EVs will also have a direct impact on lithium consumption, which is a key ingredient in many battery technologies. However, the mining of some critical minerals, which includes lithium, in Africa is worrisome, owing to the prevalent use of child labour, cheap labour and conflict financing through illegitimate mines.

“We can no longer speak about blood diamonds alone, but [about] blood lithium as well. There are various problems that people don't really look at; they only look at a specific area and think that is what being sustainable is,” Otisitswe adds.

He believes it is also essential for companies to consider what happens to a product post-use, especially regarding the life cycle of EVs.

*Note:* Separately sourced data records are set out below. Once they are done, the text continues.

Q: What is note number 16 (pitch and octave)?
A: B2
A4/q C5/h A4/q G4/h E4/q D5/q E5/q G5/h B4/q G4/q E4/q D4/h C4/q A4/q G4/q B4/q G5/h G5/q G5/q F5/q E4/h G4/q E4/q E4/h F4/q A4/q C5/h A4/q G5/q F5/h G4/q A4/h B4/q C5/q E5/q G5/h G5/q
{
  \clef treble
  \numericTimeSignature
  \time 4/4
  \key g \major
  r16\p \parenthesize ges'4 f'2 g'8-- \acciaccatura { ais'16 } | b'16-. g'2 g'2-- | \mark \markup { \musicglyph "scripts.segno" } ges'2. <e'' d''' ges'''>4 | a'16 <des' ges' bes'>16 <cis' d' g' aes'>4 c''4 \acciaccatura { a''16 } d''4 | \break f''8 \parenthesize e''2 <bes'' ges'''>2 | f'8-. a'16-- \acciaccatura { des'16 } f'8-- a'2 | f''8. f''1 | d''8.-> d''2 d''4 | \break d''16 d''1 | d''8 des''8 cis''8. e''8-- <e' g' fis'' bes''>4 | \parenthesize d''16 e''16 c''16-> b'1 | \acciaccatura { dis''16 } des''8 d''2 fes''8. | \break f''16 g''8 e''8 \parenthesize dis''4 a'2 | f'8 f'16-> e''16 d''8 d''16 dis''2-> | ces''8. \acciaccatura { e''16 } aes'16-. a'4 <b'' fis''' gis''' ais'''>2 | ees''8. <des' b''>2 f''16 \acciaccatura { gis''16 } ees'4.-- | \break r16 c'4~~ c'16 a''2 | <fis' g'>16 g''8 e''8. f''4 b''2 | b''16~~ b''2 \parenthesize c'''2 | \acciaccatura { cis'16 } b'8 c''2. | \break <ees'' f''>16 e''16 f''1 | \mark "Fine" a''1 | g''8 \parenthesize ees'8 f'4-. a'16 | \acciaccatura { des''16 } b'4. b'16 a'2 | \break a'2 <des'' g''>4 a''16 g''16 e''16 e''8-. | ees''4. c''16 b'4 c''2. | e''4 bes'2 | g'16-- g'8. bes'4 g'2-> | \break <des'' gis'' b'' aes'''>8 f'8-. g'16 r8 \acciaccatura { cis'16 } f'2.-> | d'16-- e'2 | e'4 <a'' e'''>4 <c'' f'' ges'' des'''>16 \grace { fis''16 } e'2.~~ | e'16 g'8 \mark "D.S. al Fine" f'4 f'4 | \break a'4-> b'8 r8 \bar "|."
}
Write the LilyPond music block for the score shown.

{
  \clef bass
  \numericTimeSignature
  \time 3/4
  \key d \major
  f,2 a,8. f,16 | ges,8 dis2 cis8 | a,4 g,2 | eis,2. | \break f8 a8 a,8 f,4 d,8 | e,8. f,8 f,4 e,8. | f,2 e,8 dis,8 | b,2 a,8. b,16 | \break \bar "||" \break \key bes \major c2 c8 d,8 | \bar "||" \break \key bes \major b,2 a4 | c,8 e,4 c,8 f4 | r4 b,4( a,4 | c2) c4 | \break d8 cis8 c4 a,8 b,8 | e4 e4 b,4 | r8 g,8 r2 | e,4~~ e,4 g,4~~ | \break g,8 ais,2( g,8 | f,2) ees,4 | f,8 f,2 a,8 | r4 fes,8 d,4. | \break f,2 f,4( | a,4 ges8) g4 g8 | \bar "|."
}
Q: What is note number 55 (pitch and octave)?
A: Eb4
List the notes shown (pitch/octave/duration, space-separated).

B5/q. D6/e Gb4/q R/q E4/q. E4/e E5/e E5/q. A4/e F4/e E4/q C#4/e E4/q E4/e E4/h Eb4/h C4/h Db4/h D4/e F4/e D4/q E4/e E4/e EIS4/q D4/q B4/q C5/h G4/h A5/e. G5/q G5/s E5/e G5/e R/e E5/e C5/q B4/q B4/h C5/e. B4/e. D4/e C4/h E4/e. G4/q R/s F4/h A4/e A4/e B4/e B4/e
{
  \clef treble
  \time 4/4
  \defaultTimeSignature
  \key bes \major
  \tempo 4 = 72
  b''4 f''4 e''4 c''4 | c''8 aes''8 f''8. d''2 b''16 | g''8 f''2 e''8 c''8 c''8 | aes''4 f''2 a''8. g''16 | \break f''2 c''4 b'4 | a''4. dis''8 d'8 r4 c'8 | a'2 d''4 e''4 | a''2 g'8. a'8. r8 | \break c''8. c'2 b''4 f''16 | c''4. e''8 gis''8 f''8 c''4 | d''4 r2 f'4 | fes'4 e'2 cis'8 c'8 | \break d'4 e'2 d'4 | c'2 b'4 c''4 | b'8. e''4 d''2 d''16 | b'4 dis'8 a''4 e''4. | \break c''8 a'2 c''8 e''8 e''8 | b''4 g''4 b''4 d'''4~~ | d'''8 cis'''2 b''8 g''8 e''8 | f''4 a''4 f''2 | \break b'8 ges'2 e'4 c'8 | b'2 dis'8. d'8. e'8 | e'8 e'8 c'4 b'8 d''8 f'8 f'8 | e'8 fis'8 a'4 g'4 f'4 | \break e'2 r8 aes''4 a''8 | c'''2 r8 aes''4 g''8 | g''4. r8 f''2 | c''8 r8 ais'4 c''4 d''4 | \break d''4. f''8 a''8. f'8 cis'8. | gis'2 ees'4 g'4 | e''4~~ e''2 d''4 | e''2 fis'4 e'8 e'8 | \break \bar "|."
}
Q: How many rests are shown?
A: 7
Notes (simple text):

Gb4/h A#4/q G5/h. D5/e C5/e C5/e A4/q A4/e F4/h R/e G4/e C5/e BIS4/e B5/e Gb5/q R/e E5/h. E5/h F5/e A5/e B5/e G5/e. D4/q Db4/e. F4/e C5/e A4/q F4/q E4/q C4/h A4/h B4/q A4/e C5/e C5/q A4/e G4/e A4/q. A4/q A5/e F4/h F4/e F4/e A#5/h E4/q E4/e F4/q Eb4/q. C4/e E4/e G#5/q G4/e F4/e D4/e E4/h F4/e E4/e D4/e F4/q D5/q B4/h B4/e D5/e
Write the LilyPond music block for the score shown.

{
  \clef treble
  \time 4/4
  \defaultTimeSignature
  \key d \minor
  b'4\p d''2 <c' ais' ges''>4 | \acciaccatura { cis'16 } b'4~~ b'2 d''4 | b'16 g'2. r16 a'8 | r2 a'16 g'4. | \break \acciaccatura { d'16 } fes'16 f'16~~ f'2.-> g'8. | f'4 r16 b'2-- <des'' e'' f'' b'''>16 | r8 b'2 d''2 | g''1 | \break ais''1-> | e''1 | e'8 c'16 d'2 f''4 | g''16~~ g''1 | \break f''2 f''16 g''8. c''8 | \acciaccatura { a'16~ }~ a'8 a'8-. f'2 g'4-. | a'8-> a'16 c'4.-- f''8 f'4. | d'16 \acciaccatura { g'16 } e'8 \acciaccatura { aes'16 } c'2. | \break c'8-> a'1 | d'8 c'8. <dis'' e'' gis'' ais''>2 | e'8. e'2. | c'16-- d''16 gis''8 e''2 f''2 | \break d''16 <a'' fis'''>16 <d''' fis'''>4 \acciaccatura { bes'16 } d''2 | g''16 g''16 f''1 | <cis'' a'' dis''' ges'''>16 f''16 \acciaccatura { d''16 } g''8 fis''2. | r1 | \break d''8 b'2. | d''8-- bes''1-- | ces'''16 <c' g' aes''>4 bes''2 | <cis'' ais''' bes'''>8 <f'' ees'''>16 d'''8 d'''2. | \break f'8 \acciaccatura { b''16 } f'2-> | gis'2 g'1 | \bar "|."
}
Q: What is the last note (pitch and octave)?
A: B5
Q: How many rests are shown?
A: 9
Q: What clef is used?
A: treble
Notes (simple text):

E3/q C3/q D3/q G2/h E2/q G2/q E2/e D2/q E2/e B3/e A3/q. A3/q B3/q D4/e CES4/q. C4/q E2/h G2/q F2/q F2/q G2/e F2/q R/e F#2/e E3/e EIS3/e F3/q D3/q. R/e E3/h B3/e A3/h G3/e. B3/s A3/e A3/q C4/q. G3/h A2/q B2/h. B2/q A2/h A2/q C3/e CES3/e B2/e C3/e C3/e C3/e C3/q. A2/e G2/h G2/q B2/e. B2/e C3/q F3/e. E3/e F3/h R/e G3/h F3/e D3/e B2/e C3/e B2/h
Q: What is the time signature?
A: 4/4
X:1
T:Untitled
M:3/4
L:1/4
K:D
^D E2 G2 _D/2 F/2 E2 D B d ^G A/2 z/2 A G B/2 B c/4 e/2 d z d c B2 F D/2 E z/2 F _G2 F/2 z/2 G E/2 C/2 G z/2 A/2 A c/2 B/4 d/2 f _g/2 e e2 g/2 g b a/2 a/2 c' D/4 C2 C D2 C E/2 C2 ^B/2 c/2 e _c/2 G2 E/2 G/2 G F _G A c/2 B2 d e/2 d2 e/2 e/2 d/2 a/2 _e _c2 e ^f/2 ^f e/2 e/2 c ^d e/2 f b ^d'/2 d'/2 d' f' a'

When Otisitswe established Impulse International in the Netherlands in 2019 he had hopes of changing people’s perspective about being sustainable, noting that while living in Botswana and South Africa he experienced water shortages and power cuts and he wanted to be instrumental in bringing about solutions.

He has hopes to return to Africa in five years’ time to apply the knowledge he gains in Europe, as well as introduce the company’s offerings to the African mining market.

In this way, he plans to help companies quantify their CO2 emissions to reduce them and assist with mitigation measures.

Impulse International’s “weten meten” philosophy – meaning “measuring is knowing” in Dutch – strongly focuses on measuring CO2 emissions to ensure that sustainability is successfully achieved through accurate calculations.

Otisitswe says in creating Impulse International’s framework, the firm is able to identify carbon-intensive hot spots and help customers reduce CO2 emissions by analysing every regulation and providing compliance advice.

There are hotspots with companies and they can be identified along various points in the supply chain


Through customised life-cycle analysis (LCA), Impulse International conducts research on regulations and compiles interactive reports that enable employees and customers to better understand the level of their CO2 emissions.

Big companies cannot ignore sustainability anymore, as the negative impacts of not embracing sustainability measures are becoming more evident, says Otisitswe.